TÜSİAD Başkanı Erol Bilecik Sözcü'den Özlem Gürses'e açıklamalarda bulundu.
Erol Bilecik: Dünyada demokrasi, hukukun üstünlüğü, insan hakları alanlarında ilerleyen bir ülke olarak mı, yoksa gerileyen bir ülke olarak mı algılanıyoruz?
HUKUKUN ÜSTÜNLÜĞÜ
– OHAL kalktı. İş ve yatırım ekosistemi açısından ne değişti?

*Görev A:*
Kaynak metne göre şu soruları yanıtlayın:
(i) TÜSİAD Başkanı kimdir?
(ii) Açıklamalar hangi gazeteden kime yapıldı?
(iii) Sorulan soruya göre ne kalktı?
*Görev B:* Kaynak metinde "TÜSİAD Başkanı Erol" ile başlayıp "açısından ne değişti?" ifadesine kadar süren kısmı hiç değiştirmeden döndürün.
*Görev C:* Erol Bilecik'in, ilerleyen mi gerileyen bir ülke olarak mı algılandığımızı sorarken kaynak metinde saydığı alanların tümünü sıralayın.

*Verilen veriler:*

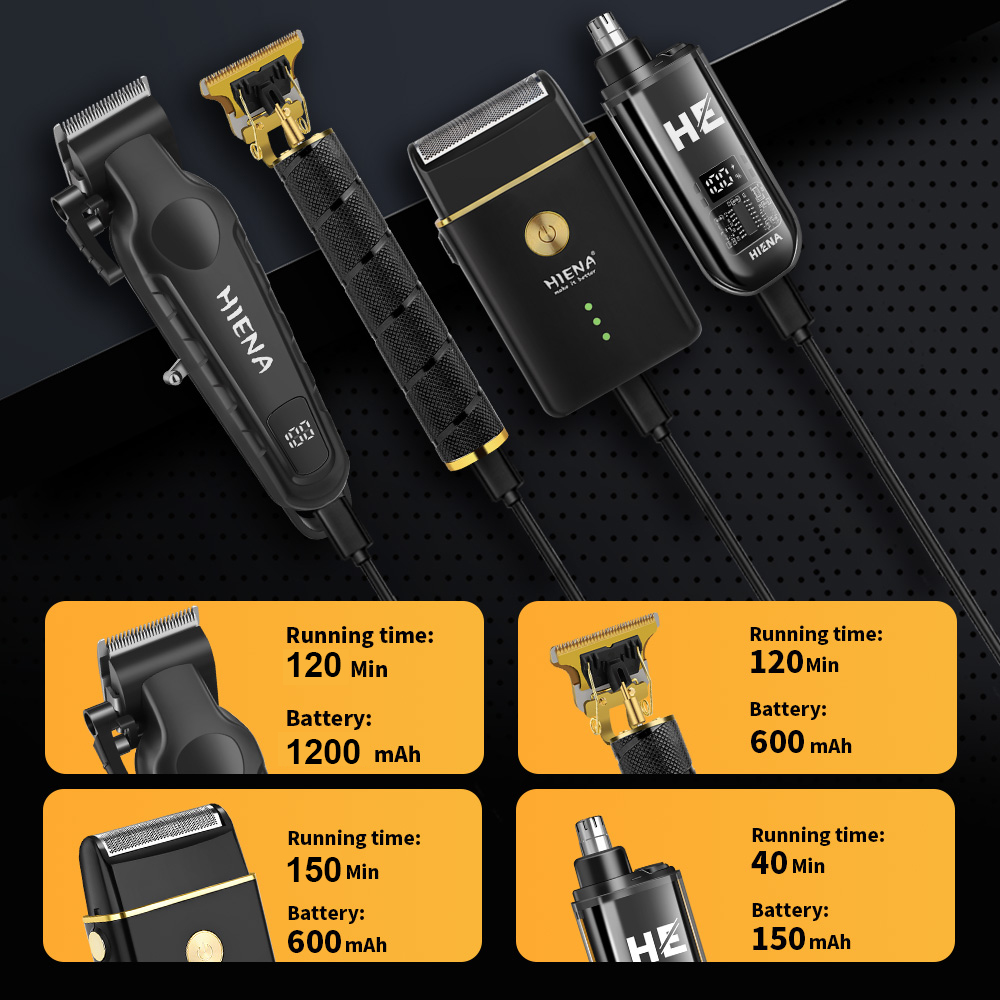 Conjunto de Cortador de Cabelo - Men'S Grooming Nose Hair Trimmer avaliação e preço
--
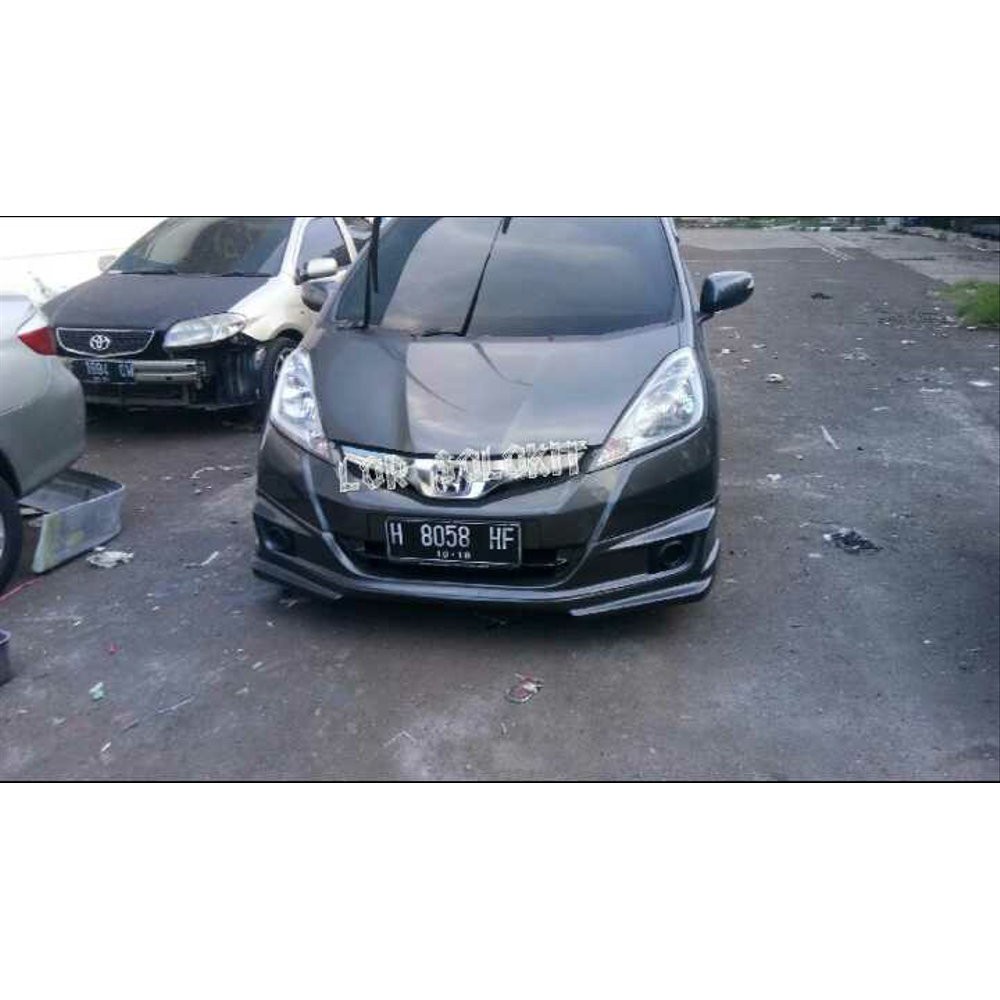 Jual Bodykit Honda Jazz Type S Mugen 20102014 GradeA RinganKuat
==
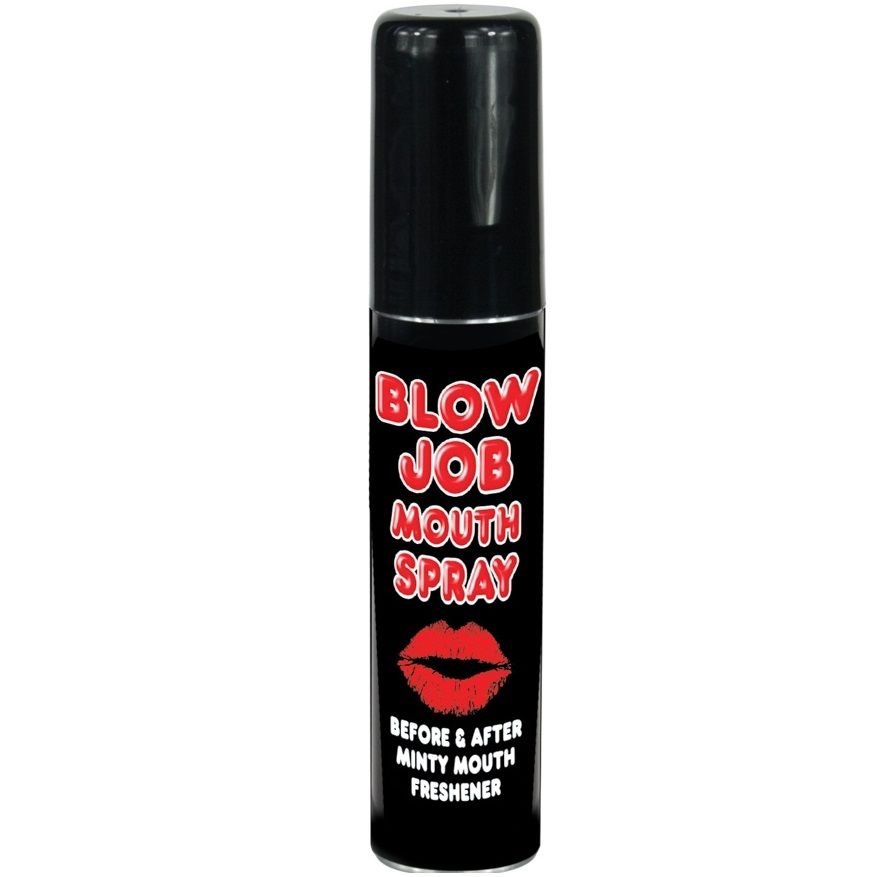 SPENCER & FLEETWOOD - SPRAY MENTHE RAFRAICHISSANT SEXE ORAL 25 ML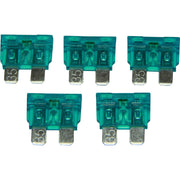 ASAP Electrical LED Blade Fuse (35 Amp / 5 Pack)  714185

*Yanıtınız A:*
(i) Erol Bilecik
(ii) Sözcü'den Özlem Gürses'e
(iii) OHAL

*Yanıtınız B:*
TÜSİAD Başkanı Erol Bilecik Sözcü'den Özlem Gürses'e açıklamalarda bulundu.
Erol Bilecik: Dünyada demokrasi, hukukun üstünlüğü, insan hakları alanlarında ilerleyen bir ülke olarak mı, yoksa gerileyen bir ülke olarak mı algılanıyoruz?
HUKUKUN ÜSTÜNLÜĞÜ
– OHAL kalktı. İş ve yatırım ekosistemi açısından ne değişti?

*Yanıtınız C:* demokrasi, hukukun üstünlüğü, insan hakları